> **Task statement**
Reproduce the data below word for word, omitting the pictures.

> **Data provided**
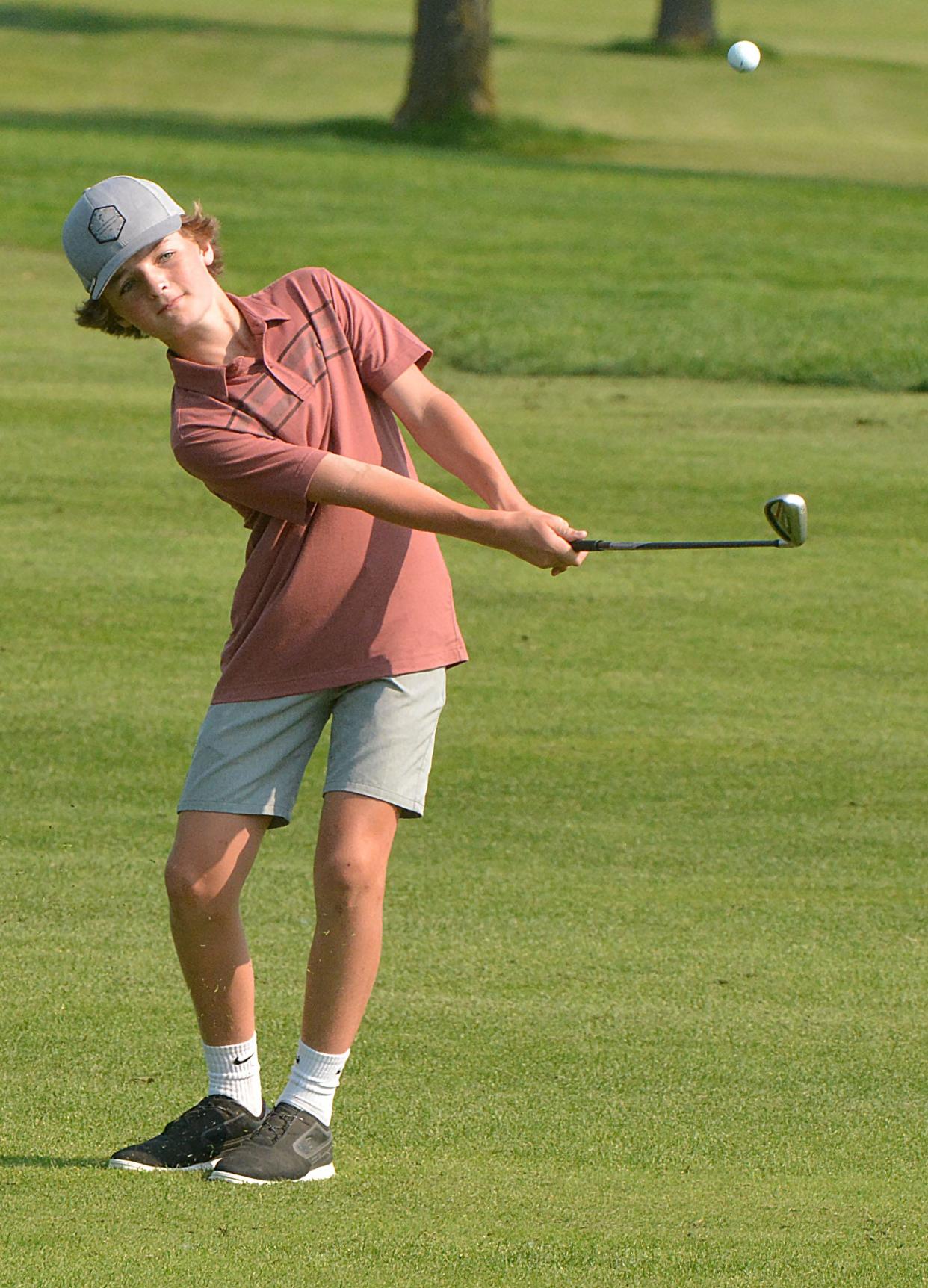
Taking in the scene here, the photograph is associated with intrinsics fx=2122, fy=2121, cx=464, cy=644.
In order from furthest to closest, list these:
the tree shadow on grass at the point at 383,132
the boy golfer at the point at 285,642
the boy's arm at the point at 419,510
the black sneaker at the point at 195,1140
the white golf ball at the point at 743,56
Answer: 1. the tree shadow on grass at the point at 383,132
2. the white golf ball at the point at 743,56
3. the black sneaker at the point at 195,1140
4. the boy golfer at the point at 285,642
5. the boy's arm at the point at 419,510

> **Final answer**
Taking in the scene here, the photograph is associated with intrinsics fx=2122, fy=2121, cx=464, cy=644.
In order from furthest to closest, list these:
the tree shadow on grass at the point at 383,132
the boy golfer at the point at 285,642
the boy's arm at the point at 419,510
the black sneaker at the point at 195,1140
the white golf ball at the point at 743,56
Answer: 1. the tree shadow on grass at the point at 383,132
2. the white golf ball at the point at 743,56
3. the black sneaker at the point at 195,1140
4. the boy golfer at the point at 285,642
5. the boy's arm at the point at 419,510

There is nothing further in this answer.